〇自宅、夏奈の部屋



夏奈「はぁ〜・・・」



夏休みに入り、自宅で勉強道具を広げながらため息をつく夏奈。



夏奈「((好きなことを自覚したのは良いけど・・・どうやって返事すればいいのか分からない・・・))」



〇回想



朝、電車内にて──



圭人「夏奈先輩、おはようございます」



夏奈「なっ!!!お、おはよっ!!!」



圭人「いつになくどもってますね、先輩」



ぎこちない動きをしながら返事をする夏奈。



昼、図書室で委員会の仕事中──



圭人「夏奈先輩、それ取ってもらえます?」



夏奈「し、しゃい!!」



圭人「・・・しゃい?」



帰り道にて──



圭人「夏奈先輩、どうしたんですか?なんか様子が・・・」



夏奈「そ、そんなことないでがんす!!」



圭人「・・・がんす?」



〇回想終了



夏奈「学校あるうちにと思って頑張ったけど、どう返事したらいいかって考えたら変な言葉口走っちゃった〜!!」



以前のことを思い出して顔を真っ赤にさせながら頭をかかえる夏奈。



夏奈「((さすがに告白されてから時間経ってるし、早く返事しなきゃとは思うけど・・・間が空いたせいでどう返せばいいかわかんないし・・・))うぅ〜・・・!」



顔を手で覆い、唸る夏奈。



そんな時、着信音が響き渡る。



スマホには月島圭人と名前が表示されている。



夏奈「!!つ、月島くん!?」



慌てながらスマホを手に取り通話ボタンを押す。



夏奈「も、もしもし?月島くん?」



耳にスマホを当て、緊張しながら電話に出る。



圭人『あっ、先輩?今時間大丈夫ですか?』



夏奈「うん、大丈夫だよ!」



圭人『明日の夏祭り、一緒に行きません?』



夏奈「夏祭りって、隣町でやるやつ?」



ハテナを浮かべながら圭人の言葉に耳を貸す夏奈。



圭人『はい。先輩と一緒に行きたくて。明日予定あります?』



夏奈「ううん、予定ないから行けるよ」



圭人『じゃ、一緒に行きましょ。

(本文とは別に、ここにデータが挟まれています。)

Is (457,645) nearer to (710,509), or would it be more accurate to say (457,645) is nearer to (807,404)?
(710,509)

詳しい時間とかはLINEで伝えますね』



嬉しそうな口調の圭人。




夏奈「わかった、また明日ね」




圭人『はい、また明日に』



その言葉を残し、通話が終了する。



夏奈「((明日・・・か。よし、明日に告白の返事をするぞ・・・!!絶対に!!))」



通話終了の画面を見つめながら固く決意する夏奈。